В конечном счете «Колено Ахед» — это действительно фильм о безумии, вернее о том, как власть, занимая всё пространство политического, подчиняет и невротизирует психическое, подавляет человека, подталкивая к границе помешательства. Французский философ Жак Рансьер в своей книге «Несогласие» называет такое искажение политического «полицией», которую он объясняет как «порядок тел, определяющий разделение между способами быть, делать и говорить, согласно которому такие-то тела приписываются своими именами к такому-то месту и такому-то заданию; это порядок видимого и внятного, согласно которому одна деятельность видима, а другая нет, одни слова воспринимаются как речь, а другие как шум». 

В отличие от политики, которая базируется на изначальном конфликте, несогласии, лежащем в основании общественной жизни, полиция — это форма властного упорядочивания, сведения этого фундаментального несогласия к видимому консенсусу. 

Люди разные, и это изначальное несогласие проявляется, «когда один из собеседников сразу и понимает, и не понимает, что говорит другой». Политика создает возможность для равного диалога в поиске согласия, полиция же упорядочивает общество путем контроля и дисциплинирования.

Не будет большим преувеличением сказать, что все фильмы Надава Лапида выстаиваются в один метафильм. И этот метафильм вовсе не про Израиль и Палестину, терроризм и идентичность, а про человека, который стремится обнаружить фундаментальное несогласие, утвердить свой голос, сопротивляющийся полицейскому упорядочиванию.
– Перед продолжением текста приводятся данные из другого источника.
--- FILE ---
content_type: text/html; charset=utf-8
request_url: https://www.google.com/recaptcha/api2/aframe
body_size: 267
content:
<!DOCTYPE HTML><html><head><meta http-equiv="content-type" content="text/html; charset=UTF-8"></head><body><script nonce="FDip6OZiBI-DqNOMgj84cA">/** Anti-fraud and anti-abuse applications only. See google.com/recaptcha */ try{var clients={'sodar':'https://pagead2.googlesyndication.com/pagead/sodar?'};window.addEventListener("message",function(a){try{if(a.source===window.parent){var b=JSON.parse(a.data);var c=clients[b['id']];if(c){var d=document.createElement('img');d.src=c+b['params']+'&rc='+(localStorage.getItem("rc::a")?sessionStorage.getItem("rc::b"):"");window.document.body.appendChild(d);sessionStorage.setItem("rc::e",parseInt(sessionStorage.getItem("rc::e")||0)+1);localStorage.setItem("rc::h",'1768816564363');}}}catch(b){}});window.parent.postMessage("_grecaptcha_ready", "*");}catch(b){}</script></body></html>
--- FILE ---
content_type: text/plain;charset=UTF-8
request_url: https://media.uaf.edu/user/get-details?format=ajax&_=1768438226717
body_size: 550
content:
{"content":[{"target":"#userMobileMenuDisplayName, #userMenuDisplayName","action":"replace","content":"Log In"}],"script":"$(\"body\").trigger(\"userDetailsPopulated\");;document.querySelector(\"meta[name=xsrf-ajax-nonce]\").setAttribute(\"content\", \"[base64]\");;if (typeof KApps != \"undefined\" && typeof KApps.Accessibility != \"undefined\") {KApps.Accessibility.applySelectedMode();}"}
Лапид фактически говорит от своего лица, резко и прямо, и рассказывает свою историю. Драматическое повествование разворачивается в пространстве душевных переживаний самого автора. Это помогает выстроить необходимую оптику для откровенного разговора о том, как дисциплинарные практики, нормы, законы, израильский милитаризм или французская политика натурализации, подавляют и подчиняют голос человека, сводя того к форме исчислимого индивида. Подавляют его самого как художника. Метафильм Лапида — это отчаянный крик с баррикад человека, сопротивляющегося безличной полиции.

Социальная сатира Эстлунда

Режиссер Рубен Эстлунд / Magnolia Pictures
Режиссер Рубен Эстлунд / Magnolia Pictures

В отличие от кино Надава Лапида фильмы шведского режиссера Рубена Эстлунда не выстраиваются в стройную линию, объединенную одним метасюжетом. Хотя и у него можно обнаружить сквозной конфликт, проходящий красной нитью через все картины — это слабость и трусость привыкшего к комфорту и стабильности европейского человека, принадлежащего к обществу регламентации и нормативности. 
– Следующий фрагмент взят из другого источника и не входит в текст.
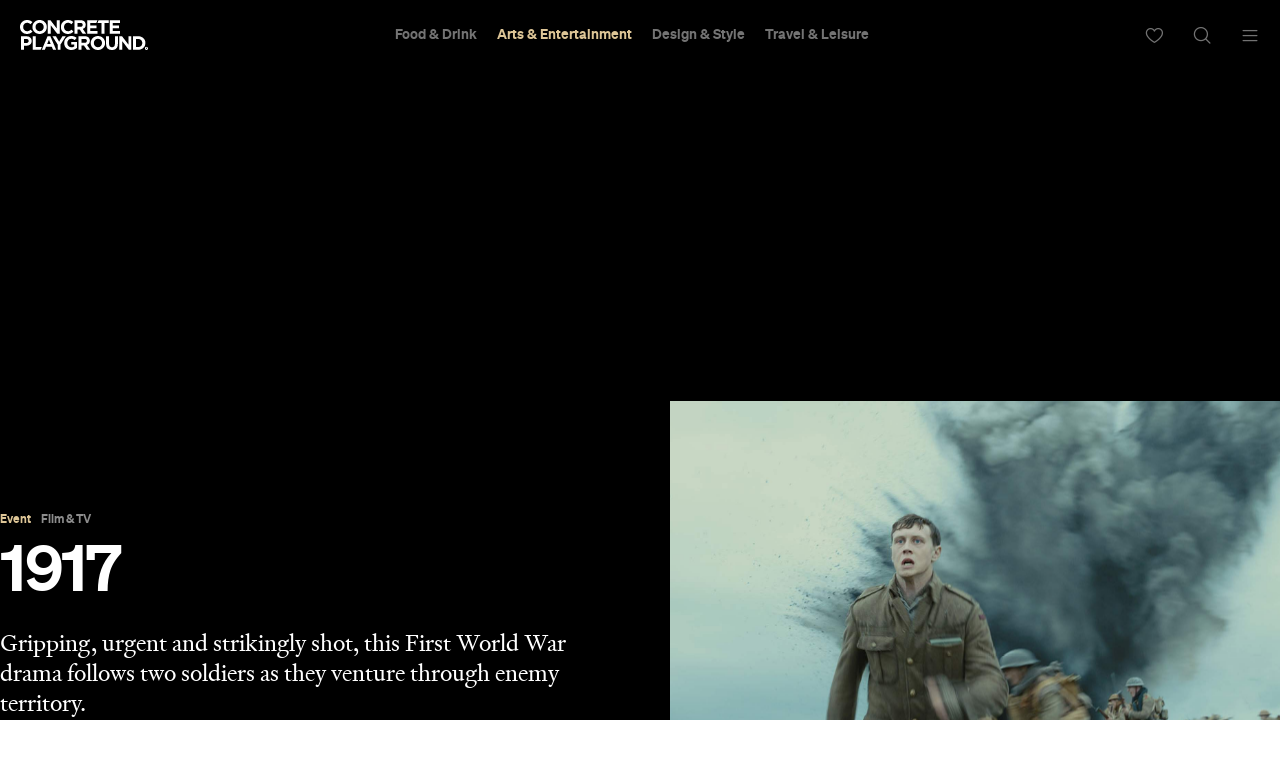

--- FILE ---
content_type: text/html; charset=utf-8
request_url: https://www.google.com/recaptcha/api2/aframe
body_size: 183
content:
<!DOCTYPE HTML><html><head><meta http-equiv="content-type" content="text/html; charset=UTF-8"></head><body><script nonce="_Rh_WYBaoCKIColvTQ-rZQ">/** Anti-fraud and anti-abuse applications only. See google.com/recaptcha */ try{var clients={'sodar':'https://pagead2.googlesyndication.com/pagead/sodar?'};window.addEventListener("message",function(a){try{if(a.source===window.parent){var b=JSON.parse(a.data);var c=clients[b['id']];if(c){var d=document.createElement('img');d.src=c+b['params']+'&rc='+(localStorage.getItem("rc::a")?sessionStorage.getItem("rc::b"):"");window.document.body.appendChild(d);sessionStorage.setItem("rc::e",parseInt(sessionStorage.getItem("rc::e")||0)+1);localStorage.setItem("rc::h",'1768926516760');}}}catch(b){}});window.parent.postMessage("_grecaptcha_ready", "*");}catch(b){}</script></body></html>

--- FILE ---
content_type: application/javascript; charset=utf-8
request_url: https://fundingchoicesmessages.google.com/f/AGSKWxXLeXaOOHdPq5rVZ7ypOJpYnzT89GOCWahEp-jZ5tACV-G5Jq3-zZ3j8bv7QCMgxnAkqBCa_O_4GroIq2imHmi_M6X0gn-7D9AYkrYElJE5f4Fbyvcwfcl2mrCSwiZCgKrBTO7NZw0fGhEA1QBJhy8nQ6iGU0FeMYxHpZNqhSOibYTo4hpoiHaETujj/_/showadvertising..ru/ads//adv-ext-/eureka-ads./sliderad3.
body_size: -1289
content:
window['4bb453c3-8ea9-437a-a55f-42a23a7e6a12'] = true;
Казалось бы, какое отношение это имеет к пространству политического? И действительно ранние фильмы режиссера, «Гитара-монголоид» (2004) и «Добровольно-принудительно» (2008), несущие на себе отпечаток влияния другого известного шведа Роя Андерсона, не ставят перед зрителем болезненных вопросов, в них нет язвительной критической интонации. Это колоритные, сатирические зарисовки, распадающиеся на микросюжеты, зачастую не связанные друг с другом, которые рассказывают о нелепых людях, попадающих в нелепые ситуации.
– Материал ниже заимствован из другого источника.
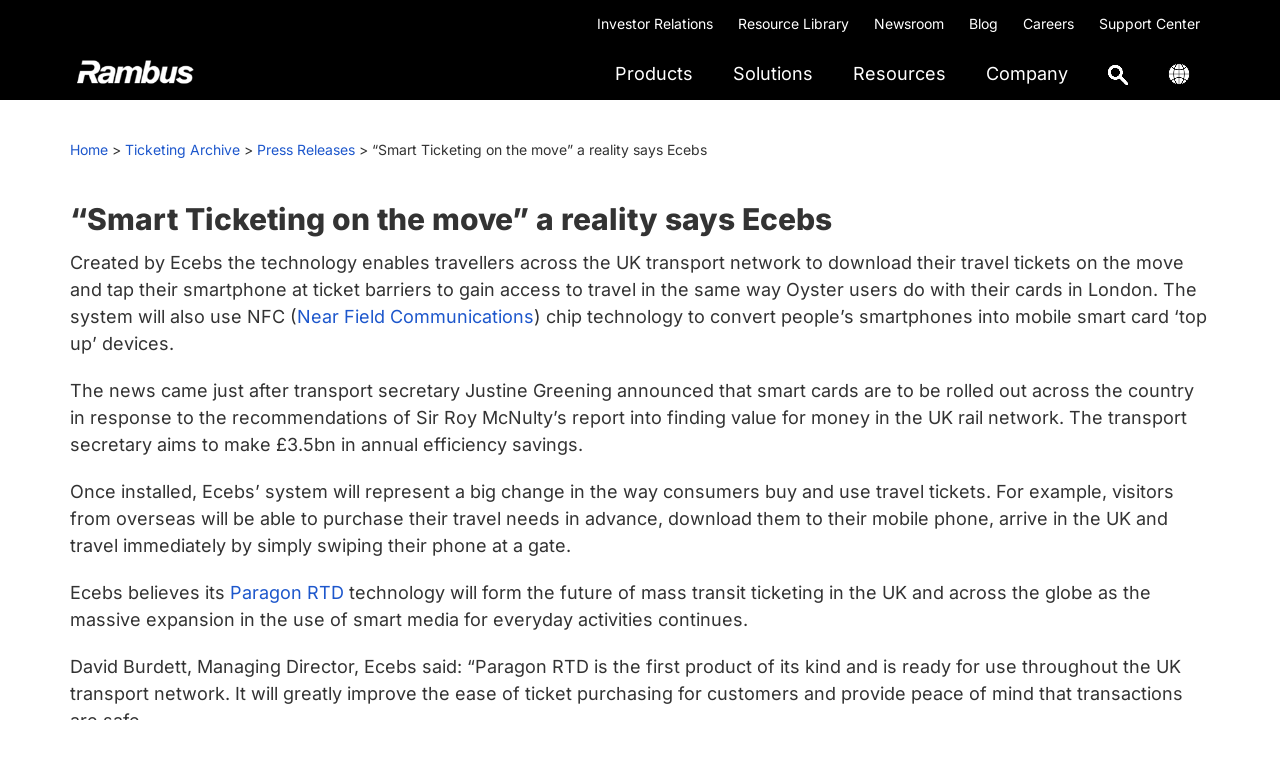

--- FILE ---
content_type: text/plain
request_url: https://c.6sc.co/?m=1
body_size: 194
content:
6suuid=ed263e1747473e00540e7269b3000000e6141200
Однако уже здесь, в ранних фильмах, угадываются характерные черты киноязыка и нарративного построения, которые сделают Эстлунда настоящим классиком современной социальной сатиры. И в «Гитаре-монголоид», и в «Добровольно-принудительно» режиссер прибегает к псевдодокументальной манере съемки: автор будто никак не участвует в жизни героев, а лишь подсматривает из-за угла и фиксирует на камеру их чудачества. 

Метод Эстлунда близок социологической работе, где необходимо обнаружить характерные модели поведения и безличные структуры, которые описывают общество в целом / Кадр из фильма ««Добровольно-принудительно» (2008)
Метод Эстлунда близок социологической работе, где необходимо обнаружить характерные модели поведения и безличные структуры, которые описывают общество в целом / Кадр из фильма ««Добровольно-принудительно» (2008)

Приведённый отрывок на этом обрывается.